Moodle is already up and running, Elgg and WordPress MU should be in place before 2nd Semester and the wiki by the end of the year at the lastest. By the end of this year the school should have an e-learning portal in place that if it chooses to go 1:1 will be able to support the use of laptops in and out of school.

 
Even though the school has the hardware, human resources, and the e-learning space in place. It is still trying to wrap it’s head around this new learning landscape we now find ourselves in. What does learning look like?

We’ve moved past trying to integrate technology, and looking at what learning looks like in 2008 and beyond.

I think ISB is ready for that transition. We have the systems in place, we have the resources in place now we just need to take that leap and change our teaching methods and our learning outcomes to match the skills and ideas that students will need for their future and not our past.

So in about mid October I installed our own installation of Elgg. I did it for two reasons:

1. It integrated with Moodle which we already use. That way if a student had an account in Moodle already, they could us the same username and login to get started using Elgg. The two would be linked giving more flexibility for blogging in Elgg but keep the Learning Management System of Moodle.

2. We were having more and more teachers wanting to blog and I was/am trying to find away to keep all those blogs in one place. We had 5th graders using Blogmeister, Middle Schoolers using their own WordPress installs, and another teacher using Edublogs. I wanted to try and find away to put all the blogs from the two campuses in one location and allow the students from both campuses the ability to interact with each other, comment to each other, and join communities with each other.

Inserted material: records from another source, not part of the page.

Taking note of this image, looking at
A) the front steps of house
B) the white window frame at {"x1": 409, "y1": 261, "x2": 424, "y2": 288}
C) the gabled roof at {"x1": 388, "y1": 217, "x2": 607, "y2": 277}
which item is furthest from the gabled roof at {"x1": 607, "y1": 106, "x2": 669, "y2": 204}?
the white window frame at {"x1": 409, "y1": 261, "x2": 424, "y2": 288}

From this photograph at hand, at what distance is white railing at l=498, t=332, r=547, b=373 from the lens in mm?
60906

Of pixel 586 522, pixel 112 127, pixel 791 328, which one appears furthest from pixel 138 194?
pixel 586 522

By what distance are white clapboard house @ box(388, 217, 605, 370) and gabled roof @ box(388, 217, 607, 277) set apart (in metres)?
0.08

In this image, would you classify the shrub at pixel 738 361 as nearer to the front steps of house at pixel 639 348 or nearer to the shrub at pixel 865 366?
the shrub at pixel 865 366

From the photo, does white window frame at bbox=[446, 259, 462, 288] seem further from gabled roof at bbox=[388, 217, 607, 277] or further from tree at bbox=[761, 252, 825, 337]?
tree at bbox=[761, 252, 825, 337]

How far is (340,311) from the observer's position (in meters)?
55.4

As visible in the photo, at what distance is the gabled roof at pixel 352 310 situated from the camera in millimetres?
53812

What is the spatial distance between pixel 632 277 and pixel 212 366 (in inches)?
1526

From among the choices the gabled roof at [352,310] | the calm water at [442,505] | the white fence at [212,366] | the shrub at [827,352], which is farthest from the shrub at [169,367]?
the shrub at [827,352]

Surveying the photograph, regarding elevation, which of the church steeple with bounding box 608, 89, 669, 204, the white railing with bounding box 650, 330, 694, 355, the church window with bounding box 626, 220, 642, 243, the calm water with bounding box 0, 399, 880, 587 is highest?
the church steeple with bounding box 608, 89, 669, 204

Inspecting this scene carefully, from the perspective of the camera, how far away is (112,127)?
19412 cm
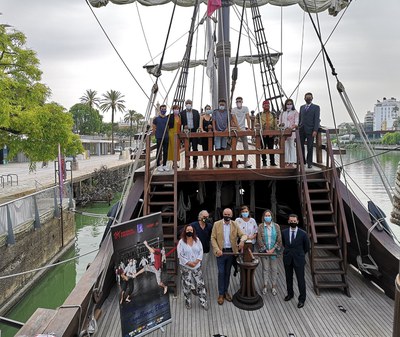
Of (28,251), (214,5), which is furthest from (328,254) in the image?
(28,251)

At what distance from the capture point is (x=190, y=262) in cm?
448

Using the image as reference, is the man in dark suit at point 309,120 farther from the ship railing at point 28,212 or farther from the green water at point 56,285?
the green water at point 56,285

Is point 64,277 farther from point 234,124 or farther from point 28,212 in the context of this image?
point 234,124

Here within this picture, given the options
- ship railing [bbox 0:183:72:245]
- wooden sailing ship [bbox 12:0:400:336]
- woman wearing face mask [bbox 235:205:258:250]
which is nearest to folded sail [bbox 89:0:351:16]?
wooden sailing ship [bbox 12:0:400:336]

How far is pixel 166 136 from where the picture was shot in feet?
22.4

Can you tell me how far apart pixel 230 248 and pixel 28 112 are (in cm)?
1026

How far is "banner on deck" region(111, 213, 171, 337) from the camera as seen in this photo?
3.58m

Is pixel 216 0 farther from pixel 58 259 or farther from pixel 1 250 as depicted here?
pixel 58 259

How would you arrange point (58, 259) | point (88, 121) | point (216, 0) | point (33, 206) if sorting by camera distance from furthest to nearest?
point (88, 121) < point (58, 259) < point (33, 206) < point (216, 0)

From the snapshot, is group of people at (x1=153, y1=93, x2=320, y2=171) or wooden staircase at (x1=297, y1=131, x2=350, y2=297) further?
group of people at (x1=153, y1=93, x2=320, y2=171)

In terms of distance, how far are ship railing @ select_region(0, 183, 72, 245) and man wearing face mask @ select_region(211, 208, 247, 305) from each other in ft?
19.6

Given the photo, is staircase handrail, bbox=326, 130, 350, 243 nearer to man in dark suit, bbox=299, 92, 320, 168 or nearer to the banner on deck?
man in dark suit, bbox=299, 92, 320, 168

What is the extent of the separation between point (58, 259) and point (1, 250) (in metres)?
4.33

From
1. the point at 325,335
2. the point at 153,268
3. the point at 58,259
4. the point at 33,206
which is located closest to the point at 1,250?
the point at 33,206
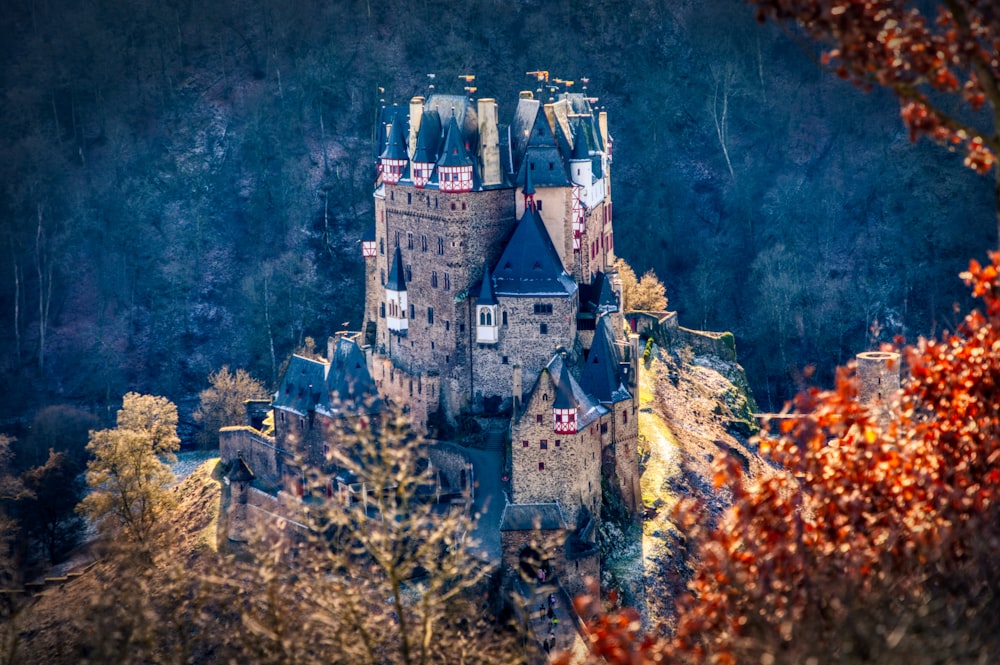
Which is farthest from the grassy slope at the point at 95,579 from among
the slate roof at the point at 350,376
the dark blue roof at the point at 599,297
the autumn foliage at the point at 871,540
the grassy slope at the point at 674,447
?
the autumn foliage at the point at 871,540

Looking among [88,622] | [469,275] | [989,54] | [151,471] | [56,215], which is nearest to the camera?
[989,54]

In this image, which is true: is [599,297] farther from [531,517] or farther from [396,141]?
[531,517]

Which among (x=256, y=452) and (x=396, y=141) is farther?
(x=256, y=452)

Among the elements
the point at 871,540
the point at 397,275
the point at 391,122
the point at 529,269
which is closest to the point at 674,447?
the point at 529,269

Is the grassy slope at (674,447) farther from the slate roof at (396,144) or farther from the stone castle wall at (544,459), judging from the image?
the slate roof at (396,144)

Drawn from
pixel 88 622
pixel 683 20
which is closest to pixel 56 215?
pixel 683 20

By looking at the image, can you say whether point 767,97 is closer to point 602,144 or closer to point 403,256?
point 602,144
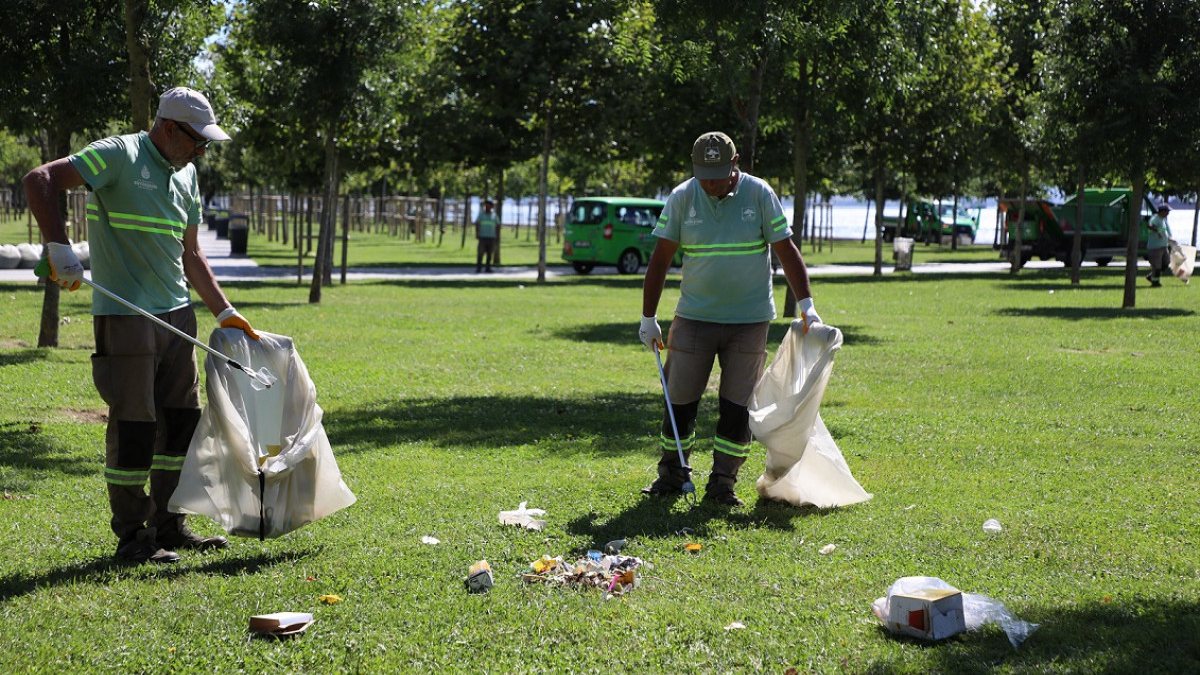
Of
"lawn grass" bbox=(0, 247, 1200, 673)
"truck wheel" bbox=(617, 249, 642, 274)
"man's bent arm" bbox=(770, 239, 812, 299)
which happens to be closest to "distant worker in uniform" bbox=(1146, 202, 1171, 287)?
"truck wheel" bbox=(617, 249, 642, 274)

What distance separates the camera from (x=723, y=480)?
683cm

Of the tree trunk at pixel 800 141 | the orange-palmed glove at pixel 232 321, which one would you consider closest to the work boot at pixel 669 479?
the orange-palmed glove at pixel 232 321

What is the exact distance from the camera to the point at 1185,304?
70.5 feet

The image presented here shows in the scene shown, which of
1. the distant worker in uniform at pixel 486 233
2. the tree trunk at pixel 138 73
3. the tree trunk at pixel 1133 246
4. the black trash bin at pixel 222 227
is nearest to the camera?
the tree trunk at pixel 138 73

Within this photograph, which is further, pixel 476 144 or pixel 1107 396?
pixel 476 144

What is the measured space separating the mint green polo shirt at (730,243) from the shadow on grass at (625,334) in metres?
8.03

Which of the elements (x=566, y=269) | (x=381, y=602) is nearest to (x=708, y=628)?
(x=381, y=602)

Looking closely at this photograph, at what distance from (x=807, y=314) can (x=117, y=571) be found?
3.46 m

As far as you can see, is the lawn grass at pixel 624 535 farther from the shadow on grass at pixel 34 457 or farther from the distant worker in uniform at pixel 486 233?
the distant worker in uniform at pixel 486 233

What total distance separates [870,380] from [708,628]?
26.3 feet

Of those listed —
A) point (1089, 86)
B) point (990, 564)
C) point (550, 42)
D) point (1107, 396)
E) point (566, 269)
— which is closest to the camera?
point (990, 564)

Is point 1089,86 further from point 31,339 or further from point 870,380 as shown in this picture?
point 31,339

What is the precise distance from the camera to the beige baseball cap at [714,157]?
6.52 m

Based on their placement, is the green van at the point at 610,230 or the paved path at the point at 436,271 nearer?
the paved path at the point at 436,271
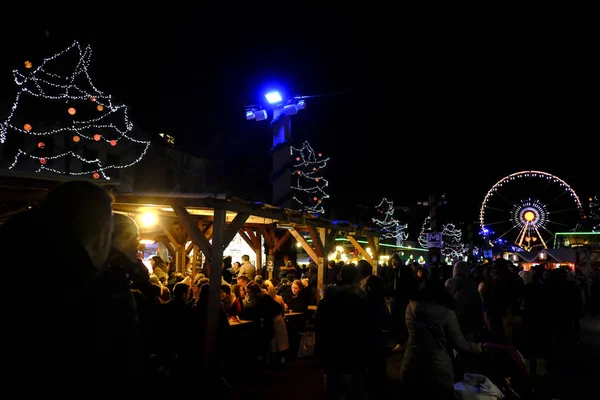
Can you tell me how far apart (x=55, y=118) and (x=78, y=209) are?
20.4 meters

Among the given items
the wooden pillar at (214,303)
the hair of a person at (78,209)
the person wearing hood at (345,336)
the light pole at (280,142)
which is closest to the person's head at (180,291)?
the wooden pillar at (214,303)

As much as I love the concept behind Elgg it’s been frustrating to work with. Not two days after the first class signed up with it we started getting an error message on our shared hosting site. It kept saying we were exceeding 20% of the CPU memory. I’ve trying to find an answer for this, send a number of e-mails, and posted it in the elgg.net community only to find out others have been having this problem as well. After 2 months of this happening and because it sits on the same site as our Moodle install and the error knocks Moodle down for awhile, I’ve decided to change.

Then there is the community thing. I love the idea, but in a school setting the administrator needs to have more control over those communities. You can’t delete them once they are created and anyone can create a community. In my opinion the admin interface needs a little more work, being able to quickly find users to reset passwords and such.

I know it’s still in beta and I take full responsibility for jumping out there with a program that isn’t fully developed yet…but oh the pain.

So, I’m in the process of setting up a WordPress MU site. I’ve been working with WordPress for over a year now and understand the coding a little bit. It also just has a bigger community, so answers are easily found within the MU support forum. Just a quick look through the support forums shows that edublogs own James Farmer has done a lot of work and continues to help WordPress MU become even better.

Now I’ve got to get my teachers away from using group blogs. They are having a hard time trying to figure out how to manage 70+ blogs. Instead they create 4 blogs and make every student a contributor to that blog. Which you can do, except that you have to add users one by one and only the admin can do it. So 1 1/2 hours later we have our first 72 users. Hopefully I can start getting teachers away from this group blogging format and into a individual blogging mode and really allow students to become creators and contributor to the world of knowledge.